PROBLEMS AND TASKS —
1: Identify each line in the listing that contains the word "woman", and copy those lines.
2: Go on with the commentary on Montreal's REM rail project, beginning after its final sentence.

TEXT EXTRACT —

┄┄┄┄┄┄

The REM is a public-private partnership, although a variant that pushes the limits of “private”, since private profits in this case will fund the retirements of many Quebecers working in the public sector, whose pension fund CDPQ is funding and coordinating much of the project.
The discourse around the REM has always been frustrating and at times essentially anti-growth. There is far more discussion of what is being lost than what is being gained, like a rather rag-tag suburban rail line with service that would be considered bad in most of the world, or a rather unremarkable (in most major cities) tunnel that could be rather trivially duplicated if there was actually ever another serious project that needed it. And I fear there won’t be, because instead of talking about what more public transit would enable, the discourse all surrounds how bad it is that the public transit that Montreal is getting isn’t some imagined better project that was never built in the decades preceding. Instead of imagining big things and proposing better projects, it seems the editorial set in Montreal is mostly happy to complain about the one thing actually being built.

┄┄┄┄┄┄

Recorded data
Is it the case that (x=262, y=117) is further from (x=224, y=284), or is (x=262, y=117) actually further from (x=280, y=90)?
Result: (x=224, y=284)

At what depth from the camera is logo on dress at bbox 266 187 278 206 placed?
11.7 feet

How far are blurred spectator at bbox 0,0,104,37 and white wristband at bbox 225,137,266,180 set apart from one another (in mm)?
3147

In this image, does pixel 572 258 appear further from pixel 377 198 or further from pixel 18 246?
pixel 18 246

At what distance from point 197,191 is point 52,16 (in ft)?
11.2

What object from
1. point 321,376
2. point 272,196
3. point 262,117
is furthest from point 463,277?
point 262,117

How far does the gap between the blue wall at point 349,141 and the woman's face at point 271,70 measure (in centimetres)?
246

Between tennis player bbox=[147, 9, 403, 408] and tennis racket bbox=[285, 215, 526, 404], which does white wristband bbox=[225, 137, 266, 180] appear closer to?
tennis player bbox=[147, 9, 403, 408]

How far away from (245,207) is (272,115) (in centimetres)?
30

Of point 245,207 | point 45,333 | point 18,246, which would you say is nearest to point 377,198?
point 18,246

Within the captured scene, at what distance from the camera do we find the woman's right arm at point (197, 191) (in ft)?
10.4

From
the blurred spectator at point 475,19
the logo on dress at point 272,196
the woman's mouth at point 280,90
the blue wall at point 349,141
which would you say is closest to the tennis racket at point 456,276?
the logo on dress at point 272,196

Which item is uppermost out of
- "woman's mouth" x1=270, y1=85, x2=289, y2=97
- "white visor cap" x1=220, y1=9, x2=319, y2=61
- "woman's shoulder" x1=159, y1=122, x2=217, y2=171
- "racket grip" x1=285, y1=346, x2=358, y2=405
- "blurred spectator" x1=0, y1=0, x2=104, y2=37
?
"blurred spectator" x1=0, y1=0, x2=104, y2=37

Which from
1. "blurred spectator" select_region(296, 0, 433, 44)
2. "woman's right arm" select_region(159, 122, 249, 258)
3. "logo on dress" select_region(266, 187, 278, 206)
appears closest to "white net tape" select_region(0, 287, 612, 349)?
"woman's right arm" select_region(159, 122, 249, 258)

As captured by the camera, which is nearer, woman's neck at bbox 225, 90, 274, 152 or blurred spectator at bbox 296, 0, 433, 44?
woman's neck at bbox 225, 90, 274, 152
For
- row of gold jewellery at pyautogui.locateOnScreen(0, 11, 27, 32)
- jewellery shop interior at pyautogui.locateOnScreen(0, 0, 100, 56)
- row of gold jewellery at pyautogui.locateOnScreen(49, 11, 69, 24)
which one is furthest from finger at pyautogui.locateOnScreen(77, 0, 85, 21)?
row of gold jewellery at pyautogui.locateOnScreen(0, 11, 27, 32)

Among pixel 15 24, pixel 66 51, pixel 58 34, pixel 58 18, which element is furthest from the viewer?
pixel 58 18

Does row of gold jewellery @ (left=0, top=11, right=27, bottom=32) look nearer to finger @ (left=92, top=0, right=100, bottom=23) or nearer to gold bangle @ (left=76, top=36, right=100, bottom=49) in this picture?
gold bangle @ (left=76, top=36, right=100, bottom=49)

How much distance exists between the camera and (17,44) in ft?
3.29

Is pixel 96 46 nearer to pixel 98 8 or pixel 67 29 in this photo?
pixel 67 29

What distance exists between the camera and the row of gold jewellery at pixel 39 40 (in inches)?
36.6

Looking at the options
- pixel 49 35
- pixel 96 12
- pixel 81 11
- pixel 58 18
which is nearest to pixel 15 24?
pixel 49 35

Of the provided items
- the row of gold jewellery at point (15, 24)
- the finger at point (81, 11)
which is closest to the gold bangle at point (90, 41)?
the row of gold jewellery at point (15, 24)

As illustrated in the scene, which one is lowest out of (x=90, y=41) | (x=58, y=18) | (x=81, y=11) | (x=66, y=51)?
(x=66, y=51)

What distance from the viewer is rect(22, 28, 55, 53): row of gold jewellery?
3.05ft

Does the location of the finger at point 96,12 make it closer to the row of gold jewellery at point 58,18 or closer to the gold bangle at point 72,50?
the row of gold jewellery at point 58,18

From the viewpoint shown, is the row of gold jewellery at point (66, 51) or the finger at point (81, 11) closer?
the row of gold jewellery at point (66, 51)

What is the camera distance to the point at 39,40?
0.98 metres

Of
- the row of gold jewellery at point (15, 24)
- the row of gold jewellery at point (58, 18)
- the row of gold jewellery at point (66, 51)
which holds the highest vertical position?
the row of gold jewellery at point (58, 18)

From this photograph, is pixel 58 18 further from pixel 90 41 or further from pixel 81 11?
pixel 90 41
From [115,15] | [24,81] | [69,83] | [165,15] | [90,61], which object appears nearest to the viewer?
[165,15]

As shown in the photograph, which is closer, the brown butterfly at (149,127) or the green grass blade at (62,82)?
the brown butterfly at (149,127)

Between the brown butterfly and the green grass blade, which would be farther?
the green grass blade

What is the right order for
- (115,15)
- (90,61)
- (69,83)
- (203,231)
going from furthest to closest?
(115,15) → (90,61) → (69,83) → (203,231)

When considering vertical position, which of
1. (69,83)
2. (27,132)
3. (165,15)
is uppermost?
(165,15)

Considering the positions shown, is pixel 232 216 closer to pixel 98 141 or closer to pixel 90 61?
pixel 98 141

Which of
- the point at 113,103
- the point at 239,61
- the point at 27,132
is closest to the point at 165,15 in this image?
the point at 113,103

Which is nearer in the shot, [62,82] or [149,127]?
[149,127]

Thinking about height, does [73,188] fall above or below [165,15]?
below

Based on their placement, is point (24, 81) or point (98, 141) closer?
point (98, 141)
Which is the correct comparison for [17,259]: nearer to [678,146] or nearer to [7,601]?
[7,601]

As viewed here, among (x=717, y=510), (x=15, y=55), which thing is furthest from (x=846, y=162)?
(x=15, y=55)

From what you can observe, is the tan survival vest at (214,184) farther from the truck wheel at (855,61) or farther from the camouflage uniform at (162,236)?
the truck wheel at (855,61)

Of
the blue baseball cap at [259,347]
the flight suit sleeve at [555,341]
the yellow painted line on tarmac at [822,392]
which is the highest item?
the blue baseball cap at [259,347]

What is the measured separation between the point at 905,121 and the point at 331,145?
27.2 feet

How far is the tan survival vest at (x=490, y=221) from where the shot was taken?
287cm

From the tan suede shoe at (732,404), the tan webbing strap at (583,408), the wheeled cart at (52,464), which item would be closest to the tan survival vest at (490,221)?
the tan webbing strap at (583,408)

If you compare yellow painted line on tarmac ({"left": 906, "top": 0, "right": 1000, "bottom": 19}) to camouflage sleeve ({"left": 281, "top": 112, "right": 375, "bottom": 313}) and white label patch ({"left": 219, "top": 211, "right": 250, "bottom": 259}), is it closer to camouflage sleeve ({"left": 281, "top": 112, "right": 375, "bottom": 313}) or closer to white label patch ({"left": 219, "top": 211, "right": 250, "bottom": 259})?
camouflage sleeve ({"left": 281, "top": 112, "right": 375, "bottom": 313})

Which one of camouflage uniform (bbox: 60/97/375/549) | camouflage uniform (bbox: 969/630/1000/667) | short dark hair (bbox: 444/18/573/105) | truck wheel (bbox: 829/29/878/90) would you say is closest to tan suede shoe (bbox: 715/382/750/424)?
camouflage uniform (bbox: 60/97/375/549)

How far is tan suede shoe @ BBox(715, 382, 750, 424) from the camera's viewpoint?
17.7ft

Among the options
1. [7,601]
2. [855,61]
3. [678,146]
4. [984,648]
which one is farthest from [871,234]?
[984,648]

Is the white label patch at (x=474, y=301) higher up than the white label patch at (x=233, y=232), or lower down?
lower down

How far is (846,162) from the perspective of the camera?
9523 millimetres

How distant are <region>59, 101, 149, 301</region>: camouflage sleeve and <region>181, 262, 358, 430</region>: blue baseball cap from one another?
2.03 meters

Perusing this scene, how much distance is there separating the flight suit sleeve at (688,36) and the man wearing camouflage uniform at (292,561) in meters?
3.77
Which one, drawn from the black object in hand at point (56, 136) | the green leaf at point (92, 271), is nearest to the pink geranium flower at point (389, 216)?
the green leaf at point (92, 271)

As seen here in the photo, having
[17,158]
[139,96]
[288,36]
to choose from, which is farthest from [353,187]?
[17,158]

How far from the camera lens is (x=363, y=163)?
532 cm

┄┄┄┄┄┄

TASK-BY-TASK ANSWERS —
1:
How far does the gap between the blue wall at point 349,141 and the woman's face at point 271,70 measure (in centimetres)?
Within the captured scene, at what distance from the camera do we find the woman's right arm at point (197, 191) (in ft)?
the woman's mouth at point 280,90
- "woman's mouth" x1=270, y1=85, x2=289, y2=97
- "woman's shoulder" x1=159, y1=122, x2=217, y2=171
2. "woman's right arm" select_region(159, 122, 249, 258)
"woman's right arm" select_region(159, 122, 249, 258)
As captured by the camera, which is nearer, woman's neck at bbox 225, 90, 274, 152 or blurred spectator at bbox 296, 0, 433, 44?
woman's neck at bbox 225, 90, 274, 152

2:
There was actually a second REM line proposed, one that would have given Montreal a rail transit system that could trade blows with Toronto or Chicago. But, the idea that part of the route might be built elevated was treated as an unthinkable atrocity — while central parts of Paris, Berlin and London seems to manage with trains that glide above the streets, this was unacceptable in Montreal. The project’s cancellation has left us with an apparently “acceptable” status quo where riders who might have benefited from the Eastern REM can hop on a slow unreliable bus, or more likely get in their car. The most intellectually insulting transit meeting I think I have ever been in was one talking about how the replacement for the Eastern REM would cost $30+ billion dollars because it was unacceptable for it to not be buried everywhere, including next to industrial sites and oil refineries (I am not kidding). But hey, at least a giant highway running through the centre of the metropolis has been saved! As that great quote goes, “a fool knows the price of everything and the value of nothing”.
The Blue Line Extension
Fortunately, there is actually another project — the blue line of the metro, which if it’s actually completed will be among the most expensive metro projects ever constructed. And this is a project that travels through the northeast of Montreal, not under the high rises of Hong Kong or the historic buildings of Paris.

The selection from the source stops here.